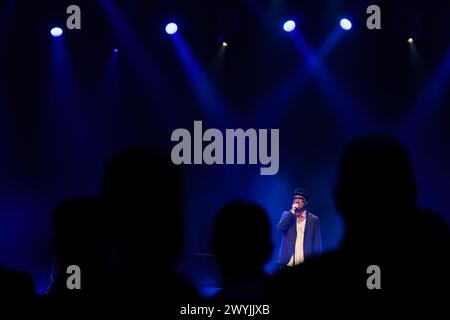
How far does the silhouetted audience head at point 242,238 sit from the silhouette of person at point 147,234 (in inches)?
6.2

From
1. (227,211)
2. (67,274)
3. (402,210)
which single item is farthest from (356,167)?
(67,274)

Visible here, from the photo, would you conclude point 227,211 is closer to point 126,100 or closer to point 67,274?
point 67,274

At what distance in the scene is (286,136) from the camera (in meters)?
5.91

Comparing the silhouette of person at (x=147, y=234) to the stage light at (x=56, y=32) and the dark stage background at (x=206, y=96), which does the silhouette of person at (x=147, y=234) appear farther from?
the stage light at (x=56, y=32)

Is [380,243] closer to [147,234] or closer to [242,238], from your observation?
[242,238]

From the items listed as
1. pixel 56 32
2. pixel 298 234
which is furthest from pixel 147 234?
pixel 56 32

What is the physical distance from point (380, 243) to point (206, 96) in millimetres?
4835

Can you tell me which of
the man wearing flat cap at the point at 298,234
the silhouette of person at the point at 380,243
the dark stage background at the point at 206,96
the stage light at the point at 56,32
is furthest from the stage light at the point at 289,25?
the silhouette of person at the point at 380,243

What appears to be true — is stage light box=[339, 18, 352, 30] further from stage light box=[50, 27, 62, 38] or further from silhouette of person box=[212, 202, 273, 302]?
silhouette of person box=[212, 202, 273, 302]

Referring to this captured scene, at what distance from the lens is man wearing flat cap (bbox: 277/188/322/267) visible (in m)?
4.61

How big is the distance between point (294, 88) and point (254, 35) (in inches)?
30.2

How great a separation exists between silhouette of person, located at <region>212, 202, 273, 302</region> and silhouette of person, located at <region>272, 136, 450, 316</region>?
302 mm

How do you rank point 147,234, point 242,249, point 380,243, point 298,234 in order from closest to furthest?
point 380,243 < point 147,234 < point 242,249 < point 298,234

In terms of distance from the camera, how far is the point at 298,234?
15.5ft
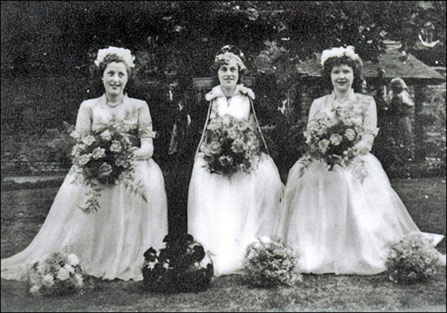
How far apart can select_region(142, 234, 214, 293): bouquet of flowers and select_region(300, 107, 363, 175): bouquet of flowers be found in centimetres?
152

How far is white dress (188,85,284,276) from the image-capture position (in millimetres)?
6012

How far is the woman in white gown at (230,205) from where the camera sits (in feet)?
19.7

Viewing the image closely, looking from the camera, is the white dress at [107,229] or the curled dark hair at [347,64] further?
the curled dark hair at [347,64]

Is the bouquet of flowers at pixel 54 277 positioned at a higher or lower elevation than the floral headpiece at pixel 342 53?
lower

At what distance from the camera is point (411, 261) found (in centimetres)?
529

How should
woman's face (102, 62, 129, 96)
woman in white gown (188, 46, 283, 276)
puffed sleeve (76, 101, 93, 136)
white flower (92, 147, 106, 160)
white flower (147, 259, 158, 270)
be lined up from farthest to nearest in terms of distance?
puffed sleeve (76, 101, 93, 136) < woman's face (102, 62, 129, 96) < woman in white gown (188, 46, 283, 276) < white flower (92, 147, 106, 160) < white flower (147, 259, 158, 270)

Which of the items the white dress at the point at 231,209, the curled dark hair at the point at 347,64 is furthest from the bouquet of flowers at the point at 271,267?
the curled dark hair at the point at 347,64

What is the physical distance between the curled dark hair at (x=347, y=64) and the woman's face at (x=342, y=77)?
37mm

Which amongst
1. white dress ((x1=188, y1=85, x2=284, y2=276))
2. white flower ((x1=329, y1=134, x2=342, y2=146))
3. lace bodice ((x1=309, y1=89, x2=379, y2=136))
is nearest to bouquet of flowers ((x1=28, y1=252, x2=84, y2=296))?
white dress ((x1=188, y1=85, x2=284, y2=276))

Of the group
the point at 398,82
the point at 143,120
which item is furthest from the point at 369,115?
the point at 398,82

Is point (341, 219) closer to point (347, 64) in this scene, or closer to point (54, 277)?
point (347, 64)

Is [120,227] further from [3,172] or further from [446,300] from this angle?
[3,172]

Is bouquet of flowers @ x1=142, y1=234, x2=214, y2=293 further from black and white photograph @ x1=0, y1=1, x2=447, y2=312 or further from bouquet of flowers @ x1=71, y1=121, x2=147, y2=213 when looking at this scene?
bouquet of flowers @ x1=71, y1=121, x2=147, y2=213

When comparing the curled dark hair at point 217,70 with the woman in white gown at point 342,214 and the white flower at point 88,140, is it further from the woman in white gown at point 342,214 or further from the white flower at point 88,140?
the white flower at point 88,140
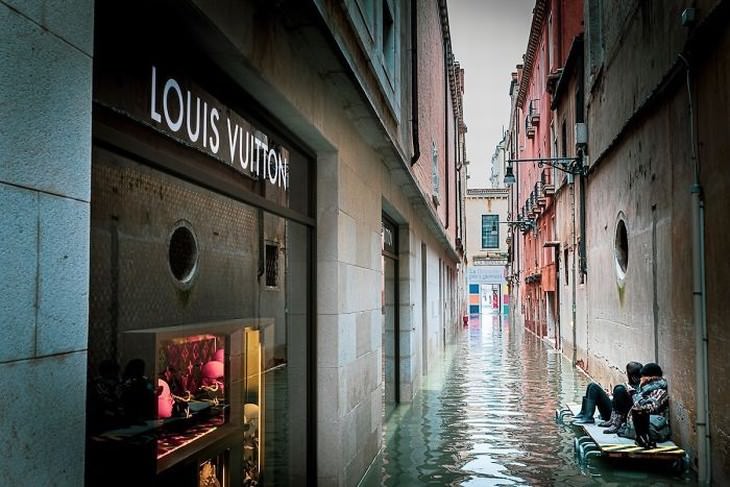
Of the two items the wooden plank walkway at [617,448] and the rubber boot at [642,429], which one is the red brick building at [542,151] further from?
the rubber boot at [642,429]

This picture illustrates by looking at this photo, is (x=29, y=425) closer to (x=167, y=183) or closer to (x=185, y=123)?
(x=167, y=183)

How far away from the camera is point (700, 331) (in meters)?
7.96

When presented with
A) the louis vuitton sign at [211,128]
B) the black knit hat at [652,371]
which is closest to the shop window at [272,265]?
the louis vuitton sign at [211,128]

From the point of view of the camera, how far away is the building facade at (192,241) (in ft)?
7.81

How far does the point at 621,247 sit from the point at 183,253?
10.5 metres

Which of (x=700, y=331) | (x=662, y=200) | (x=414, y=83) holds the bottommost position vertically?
(x=700, y=331)

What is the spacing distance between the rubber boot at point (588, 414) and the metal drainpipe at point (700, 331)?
236 centimetres

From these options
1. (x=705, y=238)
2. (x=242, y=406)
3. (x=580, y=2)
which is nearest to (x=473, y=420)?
(x=705, y=238)

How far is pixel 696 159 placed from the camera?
26.7 feet

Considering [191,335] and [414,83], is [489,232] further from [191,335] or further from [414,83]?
[191,335]

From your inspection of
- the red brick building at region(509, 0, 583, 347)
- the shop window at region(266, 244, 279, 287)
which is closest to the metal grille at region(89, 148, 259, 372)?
the shop window at region(266, 244, 279, 287)

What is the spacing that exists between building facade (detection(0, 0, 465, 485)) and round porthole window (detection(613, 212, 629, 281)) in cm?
553

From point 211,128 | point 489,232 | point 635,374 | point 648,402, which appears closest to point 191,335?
point 211,128

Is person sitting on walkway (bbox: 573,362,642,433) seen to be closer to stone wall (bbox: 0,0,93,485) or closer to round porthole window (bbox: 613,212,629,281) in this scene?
round porthole window (bbox: 613,212,629,281)
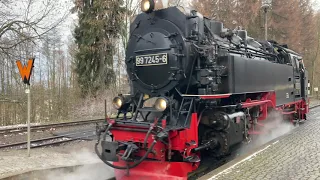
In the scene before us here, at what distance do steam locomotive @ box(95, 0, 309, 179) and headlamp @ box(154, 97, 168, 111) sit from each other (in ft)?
0.06

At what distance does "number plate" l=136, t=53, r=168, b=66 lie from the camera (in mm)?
5438

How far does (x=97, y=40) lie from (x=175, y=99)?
14.9m

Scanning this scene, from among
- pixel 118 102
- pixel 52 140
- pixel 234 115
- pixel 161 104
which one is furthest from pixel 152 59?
pixel 52 140

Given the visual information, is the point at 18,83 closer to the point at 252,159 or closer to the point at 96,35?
the point at 96,35

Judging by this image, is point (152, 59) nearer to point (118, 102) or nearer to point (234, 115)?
point (118, 102)

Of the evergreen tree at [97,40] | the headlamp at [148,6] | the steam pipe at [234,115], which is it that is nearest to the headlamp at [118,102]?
the headlamp at [148,6]

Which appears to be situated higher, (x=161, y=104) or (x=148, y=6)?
(x=148, y=6)

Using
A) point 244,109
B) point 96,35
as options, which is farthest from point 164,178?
point 96,35

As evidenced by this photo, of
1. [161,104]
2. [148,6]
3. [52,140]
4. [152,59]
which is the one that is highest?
[148,6]

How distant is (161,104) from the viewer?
201 inches

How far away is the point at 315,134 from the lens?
883cm

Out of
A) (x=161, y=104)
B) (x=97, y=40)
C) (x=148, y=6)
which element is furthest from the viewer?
(x=97, y=40)

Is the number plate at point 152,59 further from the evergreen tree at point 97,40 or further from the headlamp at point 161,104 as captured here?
the evergreen tree at point 97,40

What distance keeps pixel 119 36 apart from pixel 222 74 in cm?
1534
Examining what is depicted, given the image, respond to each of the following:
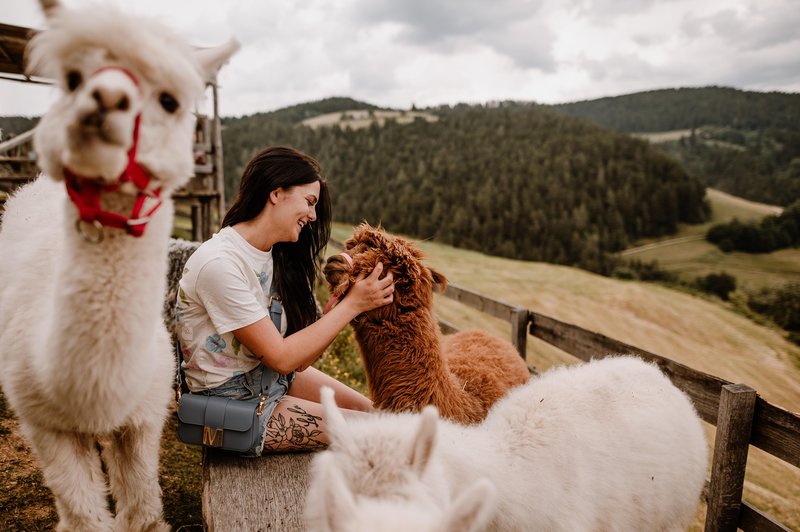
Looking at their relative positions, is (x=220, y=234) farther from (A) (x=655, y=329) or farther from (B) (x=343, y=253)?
(A) (x=655, y=329)

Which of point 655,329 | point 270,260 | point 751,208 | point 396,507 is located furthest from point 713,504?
point 751,208

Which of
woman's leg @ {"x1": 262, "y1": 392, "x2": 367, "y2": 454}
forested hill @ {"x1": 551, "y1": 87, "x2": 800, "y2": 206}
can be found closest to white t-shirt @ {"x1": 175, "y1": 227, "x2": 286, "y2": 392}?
woman's leg @ {"x1": 262, "y1": 392, "x2": 367, "y2": 454}

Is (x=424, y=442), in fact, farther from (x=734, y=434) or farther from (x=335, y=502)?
(x=734, y=434)

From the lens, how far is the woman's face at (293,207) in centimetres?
273

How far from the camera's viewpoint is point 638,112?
15862cm

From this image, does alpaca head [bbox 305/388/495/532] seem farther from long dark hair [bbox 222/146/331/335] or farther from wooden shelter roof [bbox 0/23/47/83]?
wooden shelter roof [bbox 0/23/47/83]

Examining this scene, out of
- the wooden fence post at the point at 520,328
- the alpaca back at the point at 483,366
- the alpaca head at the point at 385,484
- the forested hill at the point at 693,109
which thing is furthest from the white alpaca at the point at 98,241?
the forested hill at the point at 693,109

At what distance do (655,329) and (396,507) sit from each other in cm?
1849

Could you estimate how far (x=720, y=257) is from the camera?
56.1m

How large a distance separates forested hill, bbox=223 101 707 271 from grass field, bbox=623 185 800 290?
2567mm

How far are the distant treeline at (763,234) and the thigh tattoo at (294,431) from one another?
6878 centimetres

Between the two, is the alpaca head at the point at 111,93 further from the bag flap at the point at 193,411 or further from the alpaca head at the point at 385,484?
the bag flap at the point at 193,411

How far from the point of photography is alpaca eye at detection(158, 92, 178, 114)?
151cm

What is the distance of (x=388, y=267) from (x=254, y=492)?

**Objective**. Could you give the lines of the records above, from the line with "This picture illustrates" to the line with "10.5 metres", both included, as a JSON list of strings with one string per line and blank lines left out?

**Solution for this problem**.
[
  "This picture illustrates by looking at this photo, is (x=29, y=425) closer to (x=167, y=183) or closer to (x=185, y=123)?",
  "(x=167, y=183)",
  "How far away from the camera is point (700, 331) (in meters)?",
  "7.96",
  "When presented with",
  "A) the louis vuitton sign at [211,128]",
  "B) the black knit hat at [652,371]",
  "which is closest to the shop window at [272,265]?",
  "the louis vuitton sign at [211,128]",
  "From the point of view of the camera, how far away is the building facade at (192,241) (in ft)?",
  "7.81",
  "How far does the point at 621,247 sit from the point at 183,253?",
  "10.5 metres"
]